Exercise data

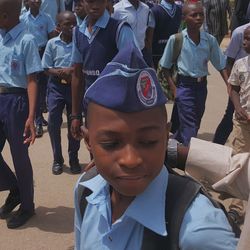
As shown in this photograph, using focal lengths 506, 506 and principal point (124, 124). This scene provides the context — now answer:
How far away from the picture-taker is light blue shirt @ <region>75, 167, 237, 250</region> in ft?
3.98

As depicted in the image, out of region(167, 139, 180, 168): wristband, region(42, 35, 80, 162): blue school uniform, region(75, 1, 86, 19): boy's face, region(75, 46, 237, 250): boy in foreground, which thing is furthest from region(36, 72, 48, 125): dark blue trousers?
region(75, 46, 237, 250): boy in foreground

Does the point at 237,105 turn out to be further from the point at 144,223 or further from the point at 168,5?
the point at 168,5

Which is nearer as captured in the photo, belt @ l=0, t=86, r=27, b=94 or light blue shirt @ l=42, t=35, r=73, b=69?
belt @ l=0, t=86, r=27, b=94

Required task
Swap every "light blue shirt" in the material above for "pale blue shirt" and write all of it out again with nothing else changed. Leave the pictures out.

Answer
As shown in this photograph, using focal lengths 506, 506 and principal point (124, 124). This scene provides the context — now answer:
How far away from the picture-taker is pale blue shirt @ <region>75, 167, 237, 250</region> in ft?
3.98

As depicted in the image, out of region(167, 139, 180, 168): wristband, region(42, 35, 80, 162): blue school uniform, region(75, 1, 86, 19): boy's face, region(75, 46, 237, 250): boy in foreground, which thing is furthest from region(36, 72, 48, 125): dark blue trousers?
region(75, 46, 237, 250): boy in foreground

Does the point at 237,105 turn out to be further from the point at 144,223 or further from the point at 168,5?
the point at 168,5

Which is nearer as captured in the photo, belt @ l=0, t=86, r=27, b=94 or pale blue shirt @ l=42, t=35, r=73, b=69?
belt @ l=0, t=86, r=27, b=94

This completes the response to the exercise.